А в саду говорили свое.
— Поверьте, Клавдия, вас терзают ненужные сомнения. Вам страшно взять счастье там, где вы нашли его. Ах, дитя, неужели вы еще так суеверны!
— Да, счастие мести, проклятое счастие, и родилось оно в проклятую минуту, — со сдержанною страстностью отвечала Клавдия.
— Поверьте, Клавдия, если бы вы решились отказаться от этого счастия, которое вы проклинаете, — однако вы его не отталкиваете, — а если б… о, я нашел бы в себе достаточно мужества, чтоб устранить себя от жизни, — жить без вас я не могу.
— Умереть! Вот чего я больше всего хочу! Умереть, умереть! — тихо и как бы со страхом сказала Клавдия, и замолчала, и низко наклонила голову -
На губах Палтусова мелькнула жесткая усмешка. Он незаметным движением закутал горло и заговорил настойчиво:
— Перед нами еще много жизни. Хоть несколько минут, да будут нашими. А потом пойдем каждый своею дорогою-вы в монастырь, грехи замаливать, а я… куда-нибудь подальше!
— Ах, что вы сделали со мною! Противно даже думать о себе. Я и не была счастлива никогда, — но была хоть надежда, — пусть глупая, все же надежда, — и я веровала так искренно. И все это умерло во мне. Пусто в душе — и страшно. И так быстро, почти без борьбы, вырвана из сердца вера, как дерево без корней. Без борьбы, но с какою страшною болью! Любить вас? Да я вас всегда ненавидела, еще в то время, когда вы не обращали на меня внимания. Теперь еще больше… Но все-таки я, должно быть, пойду за вами, если захочу выместить вам всю мою ненависть. Пойду, а зачем? Наслаждаться? Умирать? Тащить каторжную тачку жизни? Я читала, что один каторжник, прикованный к тачке, изукрасил ее пестрыми узорами. Как вы думаете, зачем?
— Какие странные у вас мысли, Клавдия! К чему эта риторика?
— К чему, — растерянно и грустно повторила она, — к чему он это сделал? Ведь это ему не помогло, — с участливою печалью продолжала она, — тачка ему все же опротивела. Он умолял со слезами, чтобы его отковали. Мало ли кто чего просит!..
— Поверьте, Клавдия, настанет время, когда вы будете смотреть на эти ваши муки как на нелепый сон, — хоть все это, не спорю, искренно, молодо… Что делать! Плоды древа познания вовсе не сладки, — они горькие, противные, как плохая водка. Зато вкусившие их станут, как боги.

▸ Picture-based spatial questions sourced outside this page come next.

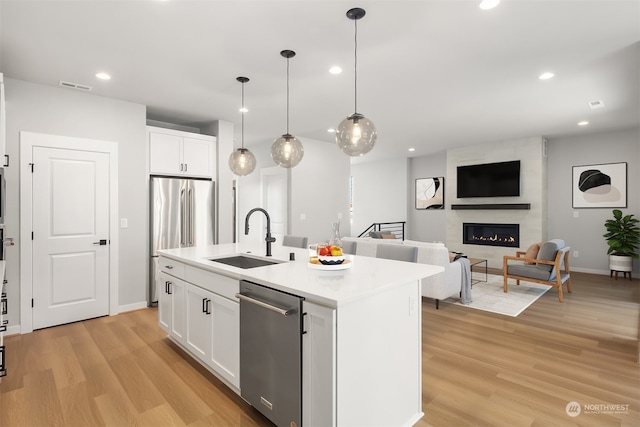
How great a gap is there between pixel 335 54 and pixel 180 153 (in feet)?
9.25

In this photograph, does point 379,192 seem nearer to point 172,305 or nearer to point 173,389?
point 172,305

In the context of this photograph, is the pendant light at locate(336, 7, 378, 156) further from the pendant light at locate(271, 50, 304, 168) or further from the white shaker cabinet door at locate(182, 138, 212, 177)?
the white shaker cabinet door at locate(182, 138, 212, 177)

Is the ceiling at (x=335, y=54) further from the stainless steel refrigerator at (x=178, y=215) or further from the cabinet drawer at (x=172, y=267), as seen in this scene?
the cabinet drawer at (x=172, y=267)

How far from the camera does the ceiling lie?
7.72 feet

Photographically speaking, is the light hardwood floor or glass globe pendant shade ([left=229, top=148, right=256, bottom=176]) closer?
the light hardwood floor

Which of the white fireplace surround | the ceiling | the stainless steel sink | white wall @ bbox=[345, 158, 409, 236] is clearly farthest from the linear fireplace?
the stainless steel sink

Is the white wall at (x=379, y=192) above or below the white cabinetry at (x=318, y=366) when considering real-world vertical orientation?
above

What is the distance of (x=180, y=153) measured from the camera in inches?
187

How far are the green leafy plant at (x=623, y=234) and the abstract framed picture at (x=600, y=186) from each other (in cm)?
39

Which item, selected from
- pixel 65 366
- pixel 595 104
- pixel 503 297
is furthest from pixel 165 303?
pixel 595 104

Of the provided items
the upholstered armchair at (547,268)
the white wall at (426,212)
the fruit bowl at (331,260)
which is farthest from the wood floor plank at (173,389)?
the white wall at (426,212)

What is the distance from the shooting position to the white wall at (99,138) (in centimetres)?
347

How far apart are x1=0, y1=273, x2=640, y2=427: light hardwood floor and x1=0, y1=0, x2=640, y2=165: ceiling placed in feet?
8.78

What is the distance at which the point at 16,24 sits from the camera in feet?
8.21
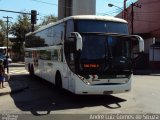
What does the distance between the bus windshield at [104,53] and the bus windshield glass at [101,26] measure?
0.32 metres

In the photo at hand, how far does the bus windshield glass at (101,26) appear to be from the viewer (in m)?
14.1

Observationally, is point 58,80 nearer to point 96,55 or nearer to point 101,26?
point 96,55

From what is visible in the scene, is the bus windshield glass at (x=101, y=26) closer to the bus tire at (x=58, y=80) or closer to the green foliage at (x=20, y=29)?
the bus tire at (x=58, y=80)

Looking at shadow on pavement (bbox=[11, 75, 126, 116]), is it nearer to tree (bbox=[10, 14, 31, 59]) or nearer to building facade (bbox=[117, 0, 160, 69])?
building facade (bbox=[117, 0, 160, 69])

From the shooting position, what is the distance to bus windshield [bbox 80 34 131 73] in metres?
13.8

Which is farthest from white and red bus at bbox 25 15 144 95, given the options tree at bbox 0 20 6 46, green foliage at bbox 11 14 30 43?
tree at bbox 0 20 6 46

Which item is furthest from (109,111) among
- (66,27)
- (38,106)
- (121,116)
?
(66,27)

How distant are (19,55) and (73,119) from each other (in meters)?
77.6

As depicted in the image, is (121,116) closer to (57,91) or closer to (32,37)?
(57,91)

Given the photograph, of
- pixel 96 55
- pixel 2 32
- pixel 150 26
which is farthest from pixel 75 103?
pixel 2 32

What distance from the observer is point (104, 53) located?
45.9 feet

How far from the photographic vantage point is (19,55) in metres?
87.2

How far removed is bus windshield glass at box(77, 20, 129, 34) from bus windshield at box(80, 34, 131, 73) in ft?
1.04

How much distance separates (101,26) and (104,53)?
1.08 meters
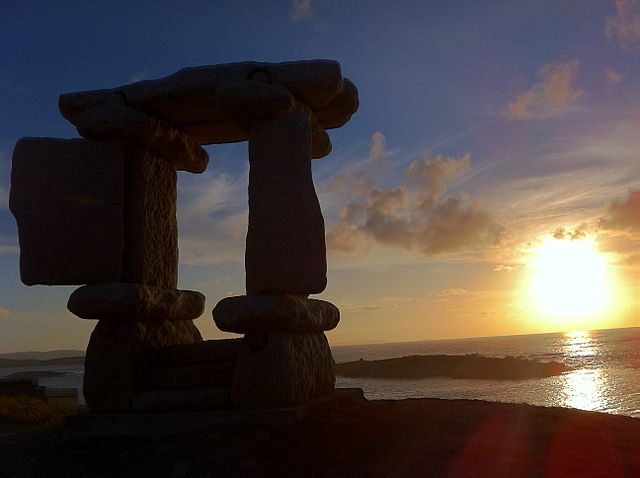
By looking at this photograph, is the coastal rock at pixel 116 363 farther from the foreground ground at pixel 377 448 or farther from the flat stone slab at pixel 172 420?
the foreground ground at pixel 377 448

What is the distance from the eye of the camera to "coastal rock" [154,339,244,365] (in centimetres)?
747

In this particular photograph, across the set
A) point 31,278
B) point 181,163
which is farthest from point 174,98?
point 31,278

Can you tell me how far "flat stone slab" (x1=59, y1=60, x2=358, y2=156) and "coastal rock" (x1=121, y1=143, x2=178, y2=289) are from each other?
661 millimetres

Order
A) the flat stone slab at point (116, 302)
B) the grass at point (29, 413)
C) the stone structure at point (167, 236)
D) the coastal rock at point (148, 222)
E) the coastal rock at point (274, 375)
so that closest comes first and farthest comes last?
the coastal rock at point (274, 375) < the stone structure at point (167, 236) < the flat stone slab at point (116, 302) < the coastal rock at point (148, 222) < the grass at point (29, 413)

— Все это слова, — сказала Клавдия. — Они ничего не изменят в том, что с нами случится. Довольно об этом, — пора домой.
В мечтах звучало:
— Мимолетно наслажденье, радость увянет и остынет, как стынут твои руки от ветра с реки. Но мы оборвем счастливые минуты, как розы, — жадными руками оборвем их, и сквозь звонкое умирание их распахнется призрачное покрывало, мелькнет пред нами святыня любви, недостижимого маона… А потом пусть снова тяжело падают складки призрачного покрова, пусть торжествует мертвая сила, — мы уйдем от нее к блаженному покою..
— В душе моей трепещет неизъяснимое. Что счастие и радости, и земные утехи, бледные, слабые! Наивная надежда так далека, так превысил ее избыток моей страсти! Детская вера упраздняется совершеннейшим экстазом недостижимой любви. Память минувшего, исчезни! Рушатся, умирают тени и призраки, душа расширяется, яснеет, — без борьбы свергаются былые кумиры перед зарею любви, без борьбы, но переполняя меня сладкою болью.
— Любить-воплощать в невозможной жизни невозможное жизни, расширять свое существование таинственным союзом, сладким обманом задерживая стремительную смену мимолетных состояний!
— Так жажду жизни, что поработить себя готова другому, только бы жить в нем и через него. Возьми мою душу, ты, который освободил ее от мелькания утомительных призраков жизни, — свободную, как дыхание ветра, возьми ее, чтобы чувствовала она в своей пустыне властное веяние жизни. Всюду пойду за тобою, наслаждаться ли, умирать ли, влечь ли за собою минуты и годы ненужного бытия, — всюду пойду за тобою, навеки твоя…
— Старые заветы исполнятся, мы будем, как боги, мудры и счастливы, — счастливы, как боги.
Прохладный ветер настойчиво бился о лицо Логина. Он очнулся. Грезы рассеялись. В саду было совсем тихо. Логин медленно пошел домой. Кто-то другой шел с ним рядом, невидимый, близкий, страшный.